Write the next part of the accounting abstract below on cash flow and working capital from operations, picking up after its final sentence rather than drawing on the data that follow it.

__DOCUMENT SECTION__:
▼

Wael Mostafa (Professor of Accounting, Faculty of Business, Ain Shams University, Cairo, Egypt)
Rob Dixon (Professor of Accounting, Durham Business School, Durham University, Durham, UK)

Review of Accounting and Finance

ISSN: 1475-7702

Article publication date: 20 November 2023

Issue publication date: 10 January 2024

189

Abstract

Purpose

Recent studies on the securities market’s differential pricing of earnings components have shown that cash flow from operations is more highly valued than total accruals and that moderate cash flow from operations has higher valuation than extreme total accruals. An interesting question that follows is whether these findings hold regarding the differential valuations of cash flow and current accruals. This study aims to extend prior research by addressing this issue in two ways. First, the authors examine the incremental information content of cash flow from operations beyond working capital from operations. Second, the authors assess the effect of extreme working capital from operations on the incremental information content of cash flow from operations. This study aims to extend prior research by addressing this issue in two ways.

▲

__PROVIDED DATA__:
▼

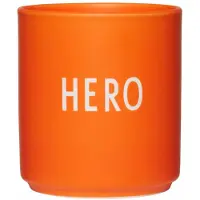 Design Letters favoritkop 25 cl Hero/Orange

▲

__TASK RESPONSE__:
Design/methodology/approach

This study adopts market-based accounting research to test its hypotheses and to achieve its objectives. Specifically, this study uses statistical associations between accounting data and stock returns to examine the incremental information content (value relevance) of cash flow and working capital from operations and the effect of extreme working capital from operations on the incremental information content of cash flow.

Findings

The results show that cash flow from operations is not more highly valued than current accruals (both being valued equivalently). However, moderate cash flow from operations has higher valuation than extreme current accruals (each is valued differently). Overall, these research findings indicate that cash flow becomes more important for valuation as accruals get “extreme”.

Practical implications

As accruals are unlikely to persist to be permanent across the years, these results can be interpreted as indicating that cash flow and accruals information are used jointly by investors, with one being more important than the other depending on the relative “extremeness” of each. Therefore, both are of value to the investor and both should be reported.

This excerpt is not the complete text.